Will StopBadware.org stop much of anything?
This week a new organization called "StopBadware.org" launched. The initiative is driven by some educational heavyweights like the Berkman Center at Harvard and Oxford's Internet Institute, with some Consumer Reports fairy dust thrown in for good measure. These folks aim to basically provide a Consumer Reports like function to report software that contains bad stuff (spyware, trojans, etc.) embedded and should thus be avoided.
If consumers go check out this site, they can find out if the application is on the "bad list" and should thus be avoided. This is a very good concept, but the likelihood of success is minimal at this point.
Gosh, being a party pooper again and it's not even happy hour yet (actually it's about 2:45 in ATL). That's right, I don't think a Consumer Reports type of function is the answer to stopping badware. Why? Because the people that really need to check out StopBadware.org won't. Most consumers are not educated enough to know they shouldn't download stuff. How on earth are they going to know to visit a website before they download the bad stuff?
The most likely targets for all this spyware/adware, etc. are not the folks that run anti-spyware software or AV or have a personal firewall activated (like me and you, if you are reading this blog). So this web site is not going to have much impact.
What could possibly change this? If Microsoft and Apple added a check to StopBadware.org as part of the software install process, that would help. At this point, my trusty iBook (yes, I switched over to a Mac when I left corporate life) tells me that I'm loading an application, but it doesn't tell me whether that application is known to be a festering cesspool of malware.
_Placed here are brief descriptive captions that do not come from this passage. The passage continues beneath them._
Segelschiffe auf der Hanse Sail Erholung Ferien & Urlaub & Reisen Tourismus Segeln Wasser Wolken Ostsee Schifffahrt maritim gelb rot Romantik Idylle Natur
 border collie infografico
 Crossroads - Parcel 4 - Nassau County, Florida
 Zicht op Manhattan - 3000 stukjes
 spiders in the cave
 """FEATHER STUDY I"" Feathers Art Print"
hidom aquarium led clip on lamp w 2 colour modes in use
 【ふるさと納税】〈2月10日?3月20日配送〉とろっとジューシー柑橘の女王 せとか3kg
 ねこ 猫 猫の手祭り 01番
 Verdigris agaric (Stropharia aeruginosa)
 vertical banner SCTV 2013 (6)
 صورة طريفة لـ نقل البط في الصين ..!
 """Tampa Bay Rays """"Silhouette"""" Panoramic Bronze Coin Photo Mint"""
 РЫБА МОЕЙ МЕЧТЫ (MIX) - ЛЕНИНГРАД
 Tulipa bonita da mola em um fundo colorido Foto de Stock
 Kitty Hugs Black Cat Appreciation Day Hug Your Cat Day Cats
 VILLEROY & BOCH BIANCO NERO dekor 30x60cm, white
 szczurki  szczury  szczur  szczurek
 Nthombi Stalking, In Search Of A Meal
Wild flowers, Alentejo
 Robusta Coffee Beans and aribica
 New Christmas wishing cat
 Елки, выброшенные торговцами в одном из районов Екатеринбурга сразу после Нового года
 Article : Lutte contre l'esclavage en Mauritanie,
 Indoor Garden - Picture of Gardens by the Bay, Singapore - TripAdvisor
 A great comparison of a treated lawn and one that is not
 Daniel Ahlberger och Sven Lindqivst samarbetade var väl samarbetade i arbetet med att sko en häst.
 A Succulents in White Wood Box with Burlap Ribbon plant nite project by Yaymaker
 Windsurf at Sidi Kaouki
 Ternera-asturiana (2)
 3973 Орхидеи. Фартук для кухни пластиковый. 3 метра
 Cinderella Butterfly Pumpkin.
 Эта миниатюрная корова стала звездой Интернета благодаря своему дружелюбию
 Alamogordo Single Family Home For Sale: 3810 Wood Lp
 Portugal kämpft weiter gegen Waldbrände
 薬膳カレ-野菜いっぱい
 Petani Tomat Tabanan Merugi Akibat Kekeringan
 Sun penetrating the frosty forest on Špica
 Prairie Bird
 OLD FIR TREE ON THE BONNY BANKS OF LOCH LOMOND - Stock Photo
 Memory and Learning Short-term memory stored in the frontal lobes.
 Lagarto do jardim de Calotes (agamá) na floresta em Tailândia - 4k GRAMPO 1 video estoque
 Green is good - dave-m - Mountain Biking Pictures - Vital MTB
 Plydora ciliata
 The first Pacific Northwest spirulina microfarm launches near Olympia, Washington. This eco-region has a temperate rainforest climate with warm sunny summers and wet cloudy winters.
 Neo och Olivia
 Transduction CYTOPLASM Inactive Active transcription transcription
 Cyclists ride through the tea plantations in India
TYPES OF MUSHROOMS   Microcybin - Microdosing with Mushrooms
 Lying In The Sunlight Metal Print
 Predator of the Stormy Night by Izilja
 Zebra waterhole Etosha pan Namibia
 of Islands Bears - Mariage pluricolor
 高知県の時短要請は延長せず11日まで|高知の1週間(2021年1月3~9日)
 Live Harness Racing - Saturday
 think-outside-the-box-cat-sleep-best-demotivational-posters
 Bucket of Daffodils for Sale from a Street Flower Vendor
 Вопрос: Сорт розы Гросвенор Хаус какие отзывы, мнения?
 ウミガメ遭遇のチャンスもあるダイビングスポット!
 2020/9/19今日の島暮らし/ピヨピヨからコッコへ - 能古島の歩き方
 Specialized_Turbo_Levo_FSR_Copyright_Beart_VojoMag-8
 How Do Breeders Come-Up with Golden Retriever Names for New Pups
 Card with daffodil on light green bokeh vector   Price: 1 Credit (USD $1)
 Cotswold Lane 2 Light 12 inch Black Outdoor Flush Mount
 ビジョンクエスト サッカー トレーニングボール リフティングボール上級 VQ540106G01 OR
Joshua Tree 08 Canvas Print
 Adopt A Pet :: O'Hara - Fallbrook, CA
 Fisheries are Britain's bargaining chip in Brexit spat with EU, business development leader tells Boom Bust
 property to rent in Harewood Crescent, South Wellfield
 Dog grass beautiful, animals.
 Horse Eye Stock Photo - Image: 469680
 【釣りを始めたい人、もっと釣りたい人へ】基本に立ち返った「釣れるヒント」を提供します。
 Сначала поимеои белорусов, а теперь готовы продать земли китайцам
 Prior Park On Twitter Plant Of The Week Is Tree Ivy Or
If I knew that information ahead of time, potential problems can be avoided.
Maybe StopBadware.org will also integrate some type of "reputation" capability so that users could vote on each software. Not unlike spam, sometimes spyware/adware is in the eye of the beholder. Because someone reported an application onto this web site doesn't make that application "badware." This organization needs to make sure there is a clean and quick process to dispute a rating. What you don't want is another email blacklist system that ends up penalizing good companies because some moron decides they didn't really mean to opt-in to a message list.
So, I like the idea of a public service to track bad applications that should be avoided, and maybe StopBadware.org will get there. Let me say I hope these folks get there, but they'll need to mature quickly to gain relevance.